## [STATED GOAL A]
Which company is named as the original assignee on the soaking pit machine patent page?

## [QUOTED PASSAGE]

────────────────────────────────────────

|Publication number||US3995344 A|
|Application number||US 05/632,167|
|Publication date||Dec 7, 1976|
|Filing date||Nov 14, 1975|
|Priority date||Nov 14, 1975|
|Publication number||05632167, 632167, US 3995344 A, US 3995344A, US-A-3995344, US3995344 A, US3995344A|
|Inventors||Leo J. Meyers|
|Original Assignee||Louis A. Grant, Inc.|
|Export Citation||BiBTeX, EndNote, RefMan|
|Patent Citations (7), Non-Patent Citations (1), Referenced by (4), Classifications (8)|
|External Links: USPTO, USPTO Assignment, Espacenet|
This invention relates to a low profile soaking pit machine which is capable of permitting a soaking pit cover carriage to pass over the machine.

────────────────────────────────────────

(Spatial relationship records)
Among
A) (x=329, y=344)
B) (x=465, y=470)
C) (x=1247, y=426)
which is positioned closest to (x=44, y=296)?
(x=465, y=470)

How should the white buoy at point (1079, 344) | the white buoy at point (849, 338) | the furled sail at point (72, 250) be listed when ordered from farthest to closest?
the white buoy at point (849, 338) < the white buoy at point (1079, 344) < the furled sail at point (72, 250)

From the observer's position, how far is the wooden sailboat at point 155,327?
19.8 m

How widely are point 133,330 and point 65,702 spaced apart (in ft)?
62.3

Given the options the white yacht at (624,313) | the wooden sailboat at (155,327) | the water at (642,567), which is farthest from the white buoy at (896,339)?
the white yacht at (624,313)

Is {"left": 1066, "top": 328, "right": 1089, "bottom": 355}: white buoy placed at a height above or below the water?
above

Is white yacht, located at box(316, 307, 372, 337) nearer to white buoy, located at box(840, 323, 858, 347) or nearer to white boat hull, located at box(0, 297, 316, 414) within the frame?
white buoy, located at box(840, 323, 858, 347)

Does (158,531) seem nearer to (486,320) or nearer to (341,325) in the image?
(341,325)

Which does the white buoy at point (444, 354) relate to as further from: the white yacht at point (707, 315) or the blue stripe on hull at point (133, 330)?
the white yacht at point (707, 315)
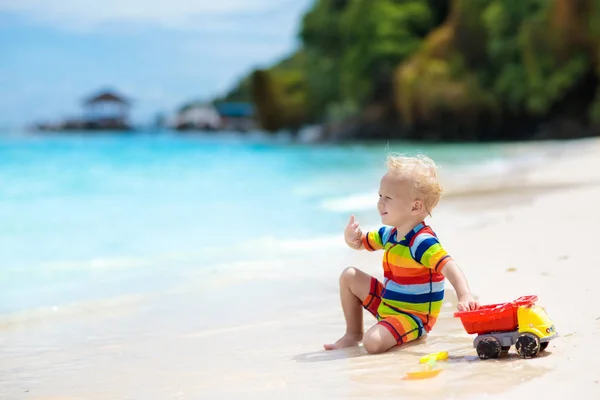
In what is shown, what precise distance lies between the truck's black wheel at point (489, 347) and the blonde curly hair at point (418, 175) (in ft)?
2.28

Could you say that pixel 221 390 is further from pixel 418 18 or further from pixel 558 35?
pixel 418 18

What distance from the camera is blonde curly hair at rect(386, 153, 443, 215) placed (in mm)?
3453

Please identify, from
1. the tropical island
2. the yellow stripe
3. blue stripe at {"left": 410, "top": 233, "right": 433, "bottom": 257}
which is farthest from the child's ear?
the tropical island

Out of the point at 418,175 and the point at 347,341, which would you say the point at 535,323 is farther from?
the point at 347,341

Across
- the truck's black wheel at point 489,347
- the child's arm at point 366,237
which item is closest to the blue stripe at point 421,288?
the child's arm at point 366,237

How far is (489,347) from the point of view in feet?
10.0

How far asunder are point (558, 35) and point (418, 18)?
53.4 feet

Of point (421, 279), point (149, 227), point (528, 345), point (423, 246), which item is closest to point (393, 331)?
point (421, 279)

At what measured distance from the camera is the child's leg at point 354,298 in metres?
3.71

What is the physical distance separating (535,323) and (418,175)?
2.64 feet

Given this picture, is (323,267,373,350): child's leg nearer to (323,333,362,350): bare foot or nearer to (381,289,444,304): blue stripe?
(323,333,362,350): bare foot

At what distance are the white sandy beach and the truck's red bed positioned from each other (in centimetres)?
13

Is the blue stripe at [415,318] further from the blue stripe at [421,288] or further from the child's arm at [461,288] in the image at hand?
the child's arm at [461,288]

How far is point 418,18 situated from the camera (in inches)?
1906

────────────────────────────────────────

## [STATED GOAL B]
Rewrite the records from the line holding "How far is point" through the end of the records, inclusive, changing "camera" to "viewer" and leaving everything else as it stands.

## [PROBLEM SOLUTION A]
Louis A. Grant, Inc.

## [PROBLEM SOLUTION B]
How far is point 418,18 situated from the viewer (in inches)?
1906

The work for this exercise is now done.